'''

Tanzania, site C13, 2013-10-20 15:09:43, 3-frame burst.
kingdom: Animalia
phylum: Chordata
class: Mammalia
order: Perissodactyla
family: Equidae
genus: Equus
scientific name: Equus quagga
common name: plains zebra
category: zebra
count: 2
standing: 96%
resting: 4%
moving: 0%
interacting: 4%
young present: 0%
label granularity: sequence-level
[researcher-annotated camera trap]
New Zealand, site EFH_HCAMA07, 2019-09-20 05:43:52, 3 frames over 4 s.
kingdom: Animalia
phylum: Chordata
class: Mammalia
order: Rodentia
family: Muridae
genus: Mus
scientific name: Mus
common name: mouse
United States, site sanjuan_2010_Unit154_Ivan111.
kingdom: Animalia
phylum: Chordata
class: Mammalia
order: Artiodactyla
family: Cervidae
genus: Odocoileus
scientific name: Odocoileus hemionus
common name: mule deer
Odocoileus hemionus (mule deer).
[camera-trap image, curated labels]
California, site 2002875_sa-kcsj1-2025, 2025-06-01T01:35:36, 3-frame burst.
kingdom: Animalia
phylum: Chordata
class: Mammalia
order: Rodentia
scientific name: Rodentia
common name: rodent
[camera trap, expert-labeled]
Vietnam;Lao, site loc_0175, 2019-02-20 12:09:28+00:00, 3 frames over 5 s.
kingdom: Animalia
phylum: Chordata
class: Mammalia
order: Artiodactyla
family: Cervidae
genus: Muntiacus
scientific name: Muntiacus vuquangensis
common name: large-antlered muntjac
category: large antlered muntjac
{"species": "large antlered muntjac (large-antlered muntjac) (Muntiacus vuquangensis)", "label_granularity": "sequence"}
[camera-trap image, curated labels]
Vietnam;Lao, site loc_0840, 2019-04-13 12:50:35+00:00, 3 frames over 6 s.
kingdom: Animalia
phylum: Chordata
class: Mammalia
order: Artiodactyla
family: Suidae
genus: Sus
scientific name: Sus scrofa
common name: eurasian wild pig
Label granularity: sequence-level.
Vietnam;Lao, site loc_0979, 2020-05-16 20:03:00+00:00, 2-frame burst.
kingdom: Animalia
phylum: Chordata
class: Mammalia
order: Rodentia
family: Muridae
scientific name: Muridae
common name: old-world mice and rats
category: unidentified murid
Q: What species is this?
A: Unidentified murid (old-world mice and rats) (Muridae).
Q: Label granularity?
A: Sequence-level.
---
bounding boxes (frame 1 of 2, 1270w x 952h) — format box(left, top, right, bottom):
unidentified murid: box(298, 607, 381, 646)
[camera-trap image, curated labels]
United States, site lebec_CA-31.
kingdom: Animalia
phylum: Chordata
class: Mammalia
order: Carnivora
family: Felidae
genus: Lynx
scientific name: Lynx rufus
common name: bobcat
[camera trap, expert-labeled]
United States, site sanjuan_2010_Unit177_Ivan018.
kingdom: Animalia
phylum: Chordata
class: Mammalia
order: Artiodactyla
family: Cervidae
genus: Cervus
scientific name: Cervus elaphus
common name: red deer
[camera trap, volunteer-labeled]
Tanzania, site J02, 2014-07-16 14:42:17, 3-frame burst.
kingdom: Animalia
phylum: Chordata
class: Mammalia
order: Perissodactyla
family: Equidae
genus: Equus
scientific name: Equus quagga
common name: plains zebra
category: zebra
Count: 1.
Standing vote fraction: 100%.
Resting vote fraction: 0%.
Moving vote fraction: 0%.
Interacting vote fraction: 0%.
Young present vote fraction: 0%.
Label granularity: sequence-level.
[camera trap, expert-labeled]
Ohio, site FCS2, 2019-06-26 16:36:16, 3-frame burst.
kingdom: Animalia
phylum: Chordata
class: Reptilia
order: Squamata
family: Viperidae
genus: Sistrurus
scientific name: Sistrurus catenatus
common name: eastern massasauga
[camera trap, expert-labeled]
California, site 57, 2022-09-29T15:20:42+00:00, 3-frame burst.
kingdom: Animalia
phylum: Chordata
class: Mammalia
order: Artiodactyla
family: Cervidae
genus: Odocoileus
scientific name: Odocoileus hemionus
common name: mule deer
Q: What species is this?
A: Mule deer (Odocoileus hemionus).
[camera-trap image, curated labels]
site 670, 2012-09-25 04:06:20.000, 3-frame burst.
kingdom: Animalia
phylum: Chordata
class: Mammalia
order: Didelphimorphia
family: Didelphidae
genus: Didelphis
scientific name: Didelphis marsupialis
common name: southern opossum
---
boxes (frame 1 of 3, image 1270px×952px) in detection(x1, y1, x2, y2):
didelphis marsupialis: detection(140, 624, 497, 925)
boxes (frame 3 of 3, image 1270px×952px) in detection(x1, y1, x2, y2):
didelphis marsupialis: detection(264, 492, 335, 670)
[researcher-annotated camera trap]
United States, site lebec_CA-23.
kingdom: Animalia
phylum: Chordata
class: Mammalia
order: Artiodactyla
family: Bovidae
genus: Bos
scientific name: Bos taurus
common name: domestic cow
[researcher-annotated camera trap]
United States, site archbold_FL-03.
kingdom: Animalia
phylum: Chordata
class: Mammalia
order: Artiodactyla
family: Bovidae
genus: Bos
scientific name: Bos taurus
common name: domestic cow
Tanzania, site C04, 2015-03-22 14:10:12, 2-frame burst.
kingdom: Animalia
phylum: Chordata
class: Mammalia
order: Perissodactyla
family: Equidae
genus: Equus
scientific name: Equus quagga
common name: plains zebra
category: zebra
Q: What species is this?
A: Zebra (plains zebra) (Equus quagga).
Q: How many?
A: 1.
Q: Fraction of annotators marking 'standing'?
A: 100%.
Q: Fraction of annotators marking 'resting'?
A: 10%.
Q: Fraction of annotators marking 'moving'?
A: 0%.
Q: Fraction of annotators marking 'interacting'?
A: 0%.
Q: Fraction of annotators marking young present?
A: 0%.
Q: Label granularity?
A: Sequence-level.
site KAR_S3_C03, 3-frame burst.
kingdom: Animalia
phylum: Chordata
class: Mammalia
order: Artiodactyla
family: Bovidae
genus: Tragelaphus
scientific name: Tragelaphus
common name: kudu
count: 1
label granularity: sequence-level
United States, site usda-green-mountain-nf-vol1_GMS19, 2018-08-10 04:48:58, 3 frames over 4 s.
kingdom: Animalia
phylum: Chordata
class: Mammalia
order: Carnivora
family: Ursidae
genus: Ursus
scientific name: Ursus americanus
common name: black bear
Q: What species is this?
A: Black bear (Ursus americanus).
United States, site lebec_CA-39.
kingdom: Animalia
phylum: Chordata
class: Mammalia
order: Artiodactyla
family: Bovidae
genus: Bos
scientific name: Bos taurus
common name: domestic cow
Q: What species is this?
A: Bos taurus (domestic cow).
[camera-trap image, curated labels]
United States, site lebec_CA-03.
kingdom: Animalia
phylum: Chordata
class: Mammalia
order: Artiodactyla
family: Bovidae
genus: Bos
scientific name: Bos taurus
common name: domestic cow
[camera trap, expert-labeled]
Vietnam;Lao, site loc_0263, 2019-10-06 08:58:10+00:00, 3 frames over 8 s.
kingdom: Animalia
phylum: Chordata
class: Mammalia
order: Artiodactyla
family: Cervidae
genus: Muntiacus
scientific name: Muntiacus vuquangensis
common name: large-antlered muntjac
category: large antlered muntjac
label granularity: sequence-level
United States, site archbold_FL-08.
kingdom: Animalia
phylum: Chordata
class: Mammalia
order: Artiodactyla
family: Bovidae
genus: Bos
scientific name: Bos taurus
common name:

'''

What is needed:
A full, exact copy of the entries is required. Return it.

Result of the exercise:
Tanzania, site C13, 2013-10-20 15:09:43, 3-frame burst.
kingdom: Animalia
phylum: Chordata
class: Mammalia
order: Perissodactyla
family: Equidae
genus: Equus
scientific name: Equus quagga
common name: plains zebra
category: zebra
count: 2
standing: 96%
resting: 4%
moving: 0%
interacting: 4%
young present: 0%
label granularity: sequence-level
[researcher-annotated camera trap]
New Zealand, site EFH_HCAMA07, 2019-09-20 05:43:52, 3 frames over 4 s.
kingdom: Animalia
phylum: Chordata
class: Mammalia
order: Rodentia
family: Muridae
genus: Mus
scientific name: Mus
common name: mouse
United States, site sanjuan_2010_Unit154_Ivan111.
kingdom: Animalia
phylum: Chordata
class: Mammalia
order: Artiodactyla
family: Cervidae
genus: Odocoileus
scientific name: Odocoileus hemionus
common name: mule deer
Odocoileus hemionus (mule deer).
[camera-trap image, curated labels]
California, site 2002875_sa-kcsj1-2025, 2025-06-01T01:35:36, 3-frame burst.
kingdom: Animalia
phylum: Chordata
class: Mammalia
order: Rodentia
scientific name: Rodentia
common name: rodent
[camera trap, expert-labeled]
Vietnam;Lao, site loc_0175, 2019-02-20 12:09:28+00:00, 3 frames over 5 s.
kingdom: Animalia
phylum: Chordata
class: Mammalia
order: Artiodactyla
family: Cervidae
genus: Muntiacus
scientific name: Muntiacus vuquangensis
common name: large-antlered muntjac
category: large antlered muntjac
{"species": "large antlered muntjac (large-antlered muntjac) (Muntiacus vuquangensis)", "label_granularity": "sequence"}
[camera-trap image, curated labels]
Vietnam;Lao, site loc_0840, 2019-04-13 12:50:35+00:00, 3 frames over 6 s.
kingdom: Animalia
phylum: Chordata
class: Mammalia
order: Artiodactyla
family: Suidae
genus: Sus
scientific name: Sus scrofa
common name: eurasian wild pig
Label granularity: sequence-level.
Vietnam;Lao, site loc_0979, 2020-05-16 20:03:00+00:00, 2-frame burst.
kingdom: Animalia
phylum: Chordata
class: Mammalia
order: Rodentia
family: Muridae
scientific name: Muridae
common name: old-world mice and rats
category: unidentified murid
Q: What species is this?
A: Unidentified murid (old-world mice and rats) (Muridae).
Q: Label granularity?
A: Sequence-level.
---
bounding boxes (frame 1 of 2, 1270w x 952h) — format box(left, top, right, bottom):
unidentified murid: box(298, 607, 381, 646)
[camera-trap image, curated labels]
United States, site lebec_CA-31.
kingdom: Animalia
phylum: Chordata
class: Mammalia
order: Carnivora
family: Felidae
genus: Lynx
scientific name: Lynx rufus
common name: bobcat
[camera trap, expert-labeled]
United States, site sanjuan_2010_Unit177_Ivan018.
kingdom: Animalia
phylum: Chordata
class: Mammalia
order: Artiodactyla
family: Cervidae
genus: Cervus
scientific name: Cervus elaphus
common name: red deer
[camera trap, volunteer-labeled]
Tanzania, site J02, 2014-07-16 14:42:17, 3-frame burst.
kingdom: Animalia
phylum: Chordata
class: Mammalia
order: Perissodactyla
family: Equidae
genus: Equus
scientific name: Equus quagga
common name: plains zebra
category: zebra
Count: 1.
Standing vote fraction: 100%.
Resting vote fraction: 0%.
Moving vote fraction: 0%.
Interacting vote fraction: 0%.
Young present vote fraction: 0%.
Label granularity: sequence-level.
[camera trap, expert-labeled]
Ohio, site FCS2, 2019-06-26 16:36:16, 3-frame burst.
kingdom: Animalia
phylum: Chordata
class: Reptilia
order: Squamata
family: Viperidae
genus: Sistrurus
scientific name: Sistrurus catenatus
common name: eastern massasauga
[camera trap, expert-labeled]
California, site 57, 2022-09-29T15:20:42+00:00, 3-frame burst.
kingdom: Animalia
phylum: Chordata
class: Mammalia
order: Artiodactyla
family: Cervidae
genus: Odocoileus
scientific name: Odocoileus hemionus
common name: mule deer
Q: What species is this?
A: Mule deer (Odocoileus hemionus).
[camera-trap image, curated labels]
site 670, 2012-09-25 04:06:20.000, 3-frame burst.
kingdom: Animalia
phylum: Chordata
class: Mammalia
order: Didelphimorphia
family: Didelphidae
genus: Didelphis
scientific name: Didelphis marsupialis
common name: southern opossum
---
boxes (frame 1 of 3, image 1270px×952px) in detection(x1, y1, x2, y2):
didelphis marsupialis: detection(140, 624, 497, 925)
boxes (frame 3 of 3, image 1270px×952px) in detection(x1, y1, x2, y2):
didelphis marsupialis: detection(264, 492, 335, 670)
[researcher-annotated camera trap]
United States, site lebec_CA-23.
kingdom: Animalia
phylum: Chordata
class: Mammalia
order: Artiodactyla
family: Bovidae
genus: Bos
scientific name: Bos taurus
common name: domestic cow
[researcher-annotated camera trap]
United States, site archbold_FL-03.
kingdom: Animalia
phylum: Chordata
class: Mammalia
order: Artiodactyla
family: Bovidae
genus: Bos
scientific name: Bos taurus
common name: domestic cow
Tanzania, site C04, 2015-03-22 14:10:12, 2-frame burst.
kingdom: Animalia
phylum: Chordata
class: Mammalia
order: Perissodactyla
family: Equidae
genus: Equus
scientific name: Equus quagga
common name: plains zebra
category: zebra
Q: What species is this?
A: Zebra (plains zebra) (Equus quagga).
Q: How many?
A: 1.
Q: Fraction of annotators marking 'standing'?
A: 100%.
Q: Fraction of annotators marking 'resting'?
A: 10%.
Q: Fraction of annotators marking 'moving'?
A: 0%.
Q: Fraction of annotators marking 'interacting'?
A: 0%.
Q: Fraction of annotators marking young present?
A: 0%.
Q: Label granularity?
A: Sequence-level.
site KAR_S3_C03, 3-frame burst.
kingdom: Animalia
phylum: Chordata
class: Mammalia
order: Artiodactyla
family: Bovidae
genus: Tragelaphus
scientific name: Tragelaphus
common name: kudu
count: 1
label granularity: sequence-level
United States, site usda-green-mountain-nf-vol1_GMS19, 2018-08-10 04:48:58, 3 frames over 4 s.
kingdom: Animalia
phylum: Chordata
class: Mammalia
order: Carnivora
family: Ursidae
genus: Ursus
scientific name: Ursus americanus
common name: black bear
Q: What species is this?
A: Black bear (Ursus americanus).
United States, site lebec_CA-39.
kingdom: Animalia
phylum: Chordata
class: Mammalia
order: Artiodactyla
family: Bovidae
genus: Bos
scientific name: Bos taurus
common name: domestic cow
Q: What species is this?
A: Bos taurus (domestic cow).
[camera-trap image, curated labels]
United States, site lebec_CA-03.
kingdom: Animalia
phylum: Chordata
class: Mammalia
order: Artiodactyla
family: Bovidae
genus: Bos
scientific name: Bos taurus
common name: domestic cow
[camera trap, expert-labeled]
Vietnam;Lao, site loc_0263, 2019-10-06 08:58:10+00:00, 3 frames over 8 s.
kingdom: Animalia
phylum: Chordata
class: Mammalia
order: Artiodactyla
family: Cervidae
genus: Muntiacus
scientific name: Muntiacus vuquangensis
common name: large-antlered muntjac
category: large antlered muntjac
label granularity: sequence-level
United States, site archbold_FL-08.
kingdom: Animalia
phylum: Chordata
class: Mammalia
order: Artiodactyla
family: Bovidae
genus: Bos
scientific name: Bos taurus
common name:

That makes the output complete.